● **What you need to do**
All of the data needs to be repeated exactly.

A run of records:
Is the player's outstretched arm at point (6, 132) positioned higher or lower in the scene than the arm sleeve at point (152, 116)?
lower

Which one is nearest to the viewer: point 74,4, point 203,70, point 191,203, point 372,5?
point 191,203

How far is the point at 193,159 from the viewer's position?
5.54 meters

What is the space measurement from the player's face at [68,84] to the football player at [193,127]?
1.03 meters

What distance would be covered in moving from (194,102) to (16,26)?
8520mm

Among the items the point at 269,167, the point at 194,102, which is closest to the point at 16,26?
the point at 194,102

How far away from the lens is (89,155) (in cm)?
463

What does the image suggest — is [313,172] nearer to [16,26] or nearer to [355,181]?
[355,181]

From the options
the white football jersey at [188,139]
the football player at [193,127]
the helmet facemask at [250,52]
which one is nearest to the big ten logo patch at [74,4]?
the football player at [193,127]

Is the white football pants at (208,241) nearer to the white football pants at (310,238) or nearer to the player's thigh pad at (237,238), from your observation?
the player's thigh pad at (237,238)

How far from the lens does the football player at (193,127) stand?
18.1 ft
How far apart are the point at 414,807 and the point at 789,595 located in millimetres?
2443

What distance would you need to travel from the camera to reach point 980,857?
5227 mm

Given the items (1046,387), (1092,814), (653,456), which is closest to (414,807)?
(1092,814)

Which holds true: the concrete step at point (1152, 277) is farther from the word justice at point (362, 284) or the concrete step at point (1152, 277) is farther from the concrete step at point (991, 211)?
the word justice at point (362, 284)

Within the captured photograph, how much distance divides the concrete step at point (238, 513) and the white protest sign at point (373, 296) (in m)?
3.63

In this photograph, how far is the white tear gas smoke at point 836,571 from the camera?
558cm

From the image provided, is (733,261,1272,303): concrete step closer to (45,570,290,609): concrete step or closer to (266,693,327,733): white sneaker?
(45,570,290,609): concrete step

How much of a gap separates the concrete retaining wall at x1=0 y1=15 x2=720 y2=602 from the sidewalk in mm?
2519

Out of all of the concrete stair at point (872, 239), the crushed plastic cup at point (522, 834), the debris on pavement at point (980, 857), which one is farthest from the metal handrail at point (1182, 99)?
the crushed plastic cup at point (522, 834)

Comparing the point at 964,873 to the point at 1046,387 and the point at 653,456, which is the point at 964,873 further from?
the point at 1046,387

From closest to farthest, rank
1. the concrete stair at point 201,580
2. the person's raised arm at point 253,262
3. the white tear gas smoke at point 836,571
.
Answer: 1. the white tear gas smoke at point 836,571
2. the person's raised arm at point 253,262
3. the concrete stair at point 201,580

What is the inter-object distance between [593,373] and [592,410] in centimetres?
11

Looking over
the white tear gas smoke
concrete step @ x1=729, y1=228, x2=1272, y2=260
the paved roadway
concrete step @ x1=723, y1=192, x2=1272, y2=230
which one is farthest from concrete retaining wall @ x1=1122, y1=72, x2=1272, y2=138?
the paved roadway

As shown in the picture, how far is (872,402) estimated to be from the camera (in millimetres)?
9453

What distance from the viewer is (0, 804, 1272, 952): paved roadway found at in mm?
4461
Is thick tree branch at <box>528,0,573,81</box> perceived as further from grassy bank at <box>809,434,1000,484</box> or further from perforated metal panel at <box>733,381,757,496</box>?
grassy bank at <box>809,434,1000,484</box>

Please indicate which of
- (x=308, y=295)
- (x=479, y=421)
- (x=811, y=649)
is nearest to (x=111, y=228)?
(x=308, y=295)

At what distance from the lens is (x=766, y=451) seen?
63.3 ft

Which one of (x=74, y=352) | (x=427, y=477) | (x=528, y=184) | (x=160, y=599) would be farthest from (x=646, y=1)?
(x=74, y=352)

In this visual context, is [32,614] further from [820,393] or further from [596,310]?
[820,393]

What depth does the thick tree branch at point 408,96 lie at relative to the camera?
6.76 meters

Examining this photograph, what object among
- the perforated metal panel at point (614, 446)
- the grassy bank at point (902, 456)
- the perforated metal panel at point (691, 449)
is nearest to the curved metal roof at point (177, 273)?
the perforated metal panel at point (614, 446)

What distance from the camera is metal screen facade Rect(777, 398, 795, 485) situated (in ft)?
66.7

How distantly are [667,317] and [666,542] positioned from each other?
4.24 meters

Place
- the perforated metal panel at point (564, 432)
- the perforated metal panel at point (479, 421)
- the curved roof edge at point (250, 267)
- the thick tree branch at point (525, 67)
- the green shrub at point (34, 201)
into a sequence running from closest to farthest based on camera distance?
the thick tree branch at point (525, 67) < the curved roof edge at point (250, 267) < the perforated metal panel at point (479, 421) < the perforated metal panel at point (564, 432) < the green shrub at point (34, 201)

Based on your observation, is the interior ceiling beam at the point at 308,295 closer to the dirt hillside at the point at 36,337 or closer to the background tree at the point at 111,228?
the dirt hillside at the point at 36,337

● **Right answer**
Is the player's outstretched arm at point (6, 132) positioned higher or lower in the scene than the arm sleeve at point (152, 116)?
lower

Which one is nearest to the viewer: point 74,4, point 203,70, point 191,203, point 372,5?
point 191,203

How far is the point at 193,159 from the viewer's position?
5.54 meters

What is the space measurement from the player's face at [68,84] to the football player at [193,127]?
1.03 meters

What distance would be covered in moving from (194,102) to (16,26)?
8520mm

Among the items the point at 269,167, the point at 194,102, which is closest to the point at 16,26?
the point at 194,102

How far away from the lens is (89,155) (in cm)?
463

What does the image suggest — is [313,172] nearer to [16,26] or nearer to [355,181]?
[355,181]

From the options
the white football jersey at [188,139]
the football player at [193,127]
the helmet facemask at [250,52]
which one is nearest to the big ten logo patch at [74,4]?
the football player at [193,127]

Is the white football pants at (208,241) nearer to the white football pants at (310,238) or nearer to the player's thigh pad at (237,238), from your observation?
the player's thigh pad at (237,238)

How far from the lens does the football player at (193,127) stand?
18.1 ft
How far apart are the point at 414,807 and the point at 789,595 located in millimetres?
2443

What distance would you need to travel from the camera to reach point 980,857?
5227 mm

Given the items (1046,387), (1092,814), (653,456), which is closest to (414,807)?
(1092,814)

Which holds true: the concrete step at point (1152, 277) is farther from the word justice at point (362, 284) or the concrete step at point (1152, 277) is farther from the concrete step at point (991, 211)?
the word justice at point (362, 284)

Within the captured photograph, how much distance divides the concrete step at point (238, 513) and the white protest sign at point (373, 296) (in m)?
3.63

In this photograph, how far is the white tear gas smoke at point 836,571 from the camera?
558cm

From the image provided, is (733,261,1272,303): concrete step closer to (45,570,290,609): concrete step or closer to (266,693,327,733): white sneaker?
(45,570,290,609): concrete step

How much of a gap separates the concrete retaining wall at x1=0 y1=15 x2=720 y2=602 from the sidewalk in mm?
2519

Out of all of the concrete stair at point (872, 239), the crushed plastic cup at point (522, 834), the debris on pavement at point (980, 857), which one is farthest from the metal handrail at point (1182, 99)?
the crushed plastic cup at point (522, 834)

Comparing the point at 964,873 to the point at 1046,387 and the point at 653,456, which is the point at 964,873 further from?
the point at 1046,387

From closest to farthest, rank
1. the concrete stair at point 201,580
2. the person's raised arm at point 253,262
3. the white tear gas smoke at point 836,571
.
Answer: 1. the white tear gas smoke at point 836,571
2. the person's raised arm at point 253,262
3. the concrete stair at point 201,580

What is the inter-object distance between [593,373] and [592,410] in centimetres?
11

Looking over
the white tear gas smoke
concrete step @ x1=729, y1=228, x2=1272, y2=260
the paved roadway
concrete step @ x1=723, y1=192, x2=1272, y2=230
which one is farthest from concrete retaining wall @ x1=1122, y1=72, x2=1272, y2=138?
the paved roadway

As shown in the picture, how far is (872,402) estimated to be from the camera (in millimetres)?
9453

What distance from the viewer is (0, 804, 1272, 952): paved roadway found at in mm?
4461
Is thick tree branch at <box>528,0,573,81</box> perceived as further from grassy bank at <box>809,434,1000,484</box> or further from perforated metal panel at <box>733,381,757,496</box>?
grassy bank at <box>809,434,1000,484</box>

Please indicate which of
- (x=308, y=295)
- (x=479, y=421)
- (x=811, y=649)
is nearest to (x=111, y=228)?
(x=308, y=295)

At what distance from the lens is (x=766, y=451) seen?
63.3 ft

Which one of (x=74, y=352) | (x=427, y=477) | (x=528, y=184) | (x=160, y=599) would be farthest from (x=646, y=1)?
(x=74, y=352)

In this visual context, is [32,614] further from [820,393] or further from [596,310]?
[820,393]

What depth does the thick tree branch at point 408,96 lie at relative to the camera?
6.76 meters

Examining this photograph, what object among
- the perforated metal panel at point (614, 446)
- the grassy bank at point (902, 456)
- the perforated metal panel at point (691, 449)
is nearest to the curved metal roof at point (177, 273)?
the perforated metal panel at point (614, 446)

What distance from the camera is metal screen facade Rect(777, 398, 795, 485) situated (in ft)?
66.7

How distantly are [667,317] and [666,542] positioned from each other?
4.24 meters

Place
- the perforated metal panel at point (564, 432)
- the perforated metal panel at point (479, 421)
- the curved roof edge at point (250, 267)
- the thick tree branch at point (525, 67)
- the green shrub at point (34, 201)
into a sequence running from closest to farthest based on camera distance?
the thick tree branch at point (525, 67) < the curved roof edge at point (250, 267) < the perforated metal panel at point (479, 421) < the perforated metal panel at point (564, 432) < the green shrub at point (34, 201)

Based on your observation, is the interior ceiling beam at the point at 308,295 closer to the dirt hillside at the point at 36,337 or closer to the background tree at the point at 111,228?
the dirt hillside at the point at 36,337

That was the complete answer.